EXERCISE TASK:
Select every line of the listing that contains the word "brown", treating case as significant.

RECORDS TO USE:
§

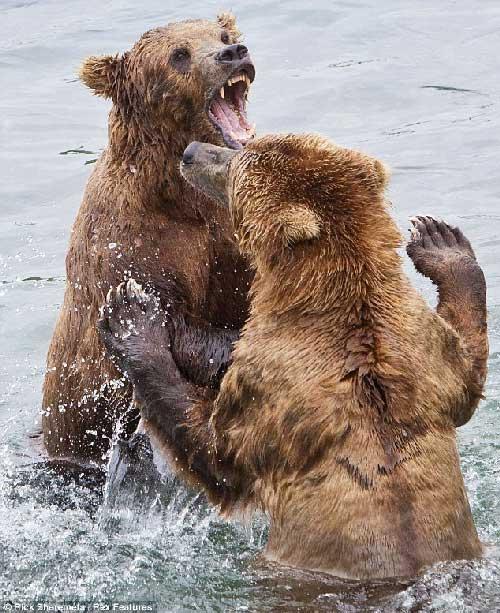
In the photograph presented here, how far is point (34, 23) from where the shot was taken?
1869 centimetres

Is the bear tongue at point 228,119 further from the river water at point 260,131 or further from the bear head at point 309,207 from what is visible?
the river water at point 260,131

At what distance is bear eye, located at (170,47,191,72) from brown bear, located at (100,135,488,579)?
119 cm

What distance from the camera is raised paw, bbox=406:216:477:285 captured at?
304 inches

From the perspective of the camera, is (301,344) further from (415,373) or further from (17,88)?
(17,88)

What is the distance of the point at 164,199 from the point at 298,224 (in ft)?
6.25

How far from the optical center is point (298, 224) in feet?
20.8

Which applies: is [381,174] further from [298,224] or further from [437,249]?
[437,249]

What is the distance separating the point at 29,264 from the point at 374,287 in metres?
6.50

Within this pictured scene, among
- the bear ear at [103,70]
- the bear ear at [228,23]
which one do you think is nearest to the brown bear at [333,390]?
the bear ear at [103,70]

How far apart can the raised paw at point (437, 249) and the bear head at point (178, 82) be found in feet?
3.75

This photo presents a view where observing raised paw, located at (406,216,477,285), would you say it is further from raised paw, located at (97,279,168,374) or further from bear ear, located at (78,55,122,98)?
bear ear, located at (78,55,122,98)

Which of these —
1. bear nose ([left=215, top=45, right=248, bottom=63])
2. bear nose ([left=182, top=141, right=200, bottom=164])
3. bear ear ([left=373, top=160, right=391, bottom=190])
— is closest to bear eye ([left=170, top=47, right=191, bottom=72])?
bear nose ([left=215, top=45, right=248, bottom=63])

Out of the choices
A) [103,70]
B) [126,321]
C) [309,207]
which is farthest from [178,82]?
[309,207]

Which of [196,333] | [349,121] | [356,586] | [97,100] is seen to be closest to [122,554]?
[196,333]
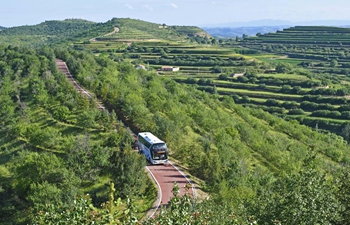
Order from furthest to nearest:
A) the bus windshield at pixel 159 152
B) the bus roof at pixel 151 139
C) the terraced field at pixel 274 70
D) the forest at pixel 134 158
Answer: the terraced field at pixel 274 70 → the bus roof at pixel 151 139 → the bus windshield at pixel 159 152 → the forest at pixel 134 158

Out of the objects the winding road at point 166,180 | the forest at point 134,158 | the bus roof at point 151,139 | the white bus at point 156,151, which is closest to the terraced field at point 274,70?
the forest at point 134,158

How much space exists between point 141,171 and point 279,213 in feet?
59.3

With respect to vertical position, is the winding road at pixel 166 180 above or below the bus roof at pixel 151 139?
below

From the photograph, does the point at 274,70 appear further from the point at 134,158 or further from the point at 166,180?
the point at 134,158

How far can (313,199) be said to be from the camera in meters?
15.8

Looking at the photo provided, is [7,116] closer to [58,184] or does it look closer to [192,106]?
[58,184]

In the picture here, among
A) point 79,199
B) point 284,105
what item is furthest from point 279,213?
point 284,105

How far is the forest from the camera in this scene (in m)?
16.3

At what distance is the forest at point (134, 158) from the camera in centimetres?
1630

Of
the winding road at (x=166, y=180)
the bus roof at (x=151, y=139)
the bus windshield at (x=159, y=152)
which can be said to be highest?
the bus roof at (x=151, y=139)

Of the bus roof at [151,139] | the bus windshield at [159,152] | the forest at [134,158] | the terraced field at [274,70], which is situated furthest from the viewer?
the terraced field at [274,70]

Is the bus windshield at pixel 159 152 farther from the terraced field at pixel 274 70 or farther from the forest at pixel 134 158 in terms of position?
the terraced field at pixel 274 70

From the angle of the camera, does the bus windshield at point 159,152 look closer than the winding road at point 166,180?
No

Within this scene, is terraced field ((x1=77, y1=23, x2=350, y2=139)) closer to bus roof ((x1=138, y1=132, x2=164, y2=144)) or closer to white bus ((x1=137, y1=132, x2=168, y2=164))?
bus roof ((x1=138, y1=132, x2=164, y2=144))
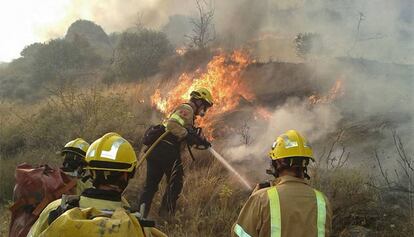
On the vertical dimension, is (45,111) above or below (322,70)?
below

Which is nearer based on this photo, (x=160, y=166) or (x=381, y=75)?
(x=160, y=166)

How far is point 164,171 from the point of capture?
19.2ft

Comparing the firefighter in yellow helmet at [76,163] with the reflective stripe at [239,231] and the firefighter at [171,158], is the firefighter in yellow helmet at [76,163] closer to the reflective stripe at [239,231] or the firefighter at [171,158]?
the reflective stripe at [239,231]

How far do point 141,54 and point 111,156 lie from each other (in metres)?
14.9

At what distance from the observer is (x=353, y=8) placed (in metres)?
15.0

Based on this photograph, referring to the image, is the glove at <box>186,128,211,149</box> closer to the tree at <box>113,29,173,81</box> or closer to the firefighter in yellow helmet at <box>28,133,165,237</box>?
the firefighter in yellow helmet at <box>28,133,165,237</box>

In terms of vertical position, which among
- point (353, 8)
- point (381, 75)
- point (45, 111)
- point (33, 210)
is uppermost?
point (353, 8)

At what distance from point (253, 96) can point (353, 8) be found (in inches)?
252

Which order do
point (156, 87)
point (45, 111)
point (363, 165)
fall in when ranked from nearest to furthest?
A: point (363, 165) → point (45, 111) → point (156, 87)

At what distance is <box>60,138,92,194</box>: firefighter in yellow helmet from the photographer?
3684 millimetres

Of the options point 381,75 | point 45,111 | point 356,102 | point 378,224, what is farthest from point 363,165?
point 45,111

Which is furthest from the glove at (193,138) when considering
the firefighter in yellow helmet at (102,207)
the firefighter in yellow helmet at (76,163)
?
the firefighter in yellow helmet at (102,207)

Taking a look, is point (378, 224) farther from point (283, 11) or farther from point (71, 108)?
point (283, 11)

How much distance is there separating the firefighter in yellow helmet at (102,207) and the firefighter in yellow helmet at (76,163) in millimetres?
1250
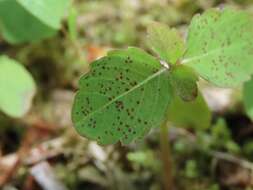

§

SOLUTION FOR THIS EXERCISE:
At what distance is bear eye, located at (170,47,191,72) from brown bear, located at (100,135,488,579)?
which one do you think is nearest to the brown bear at [333,390]?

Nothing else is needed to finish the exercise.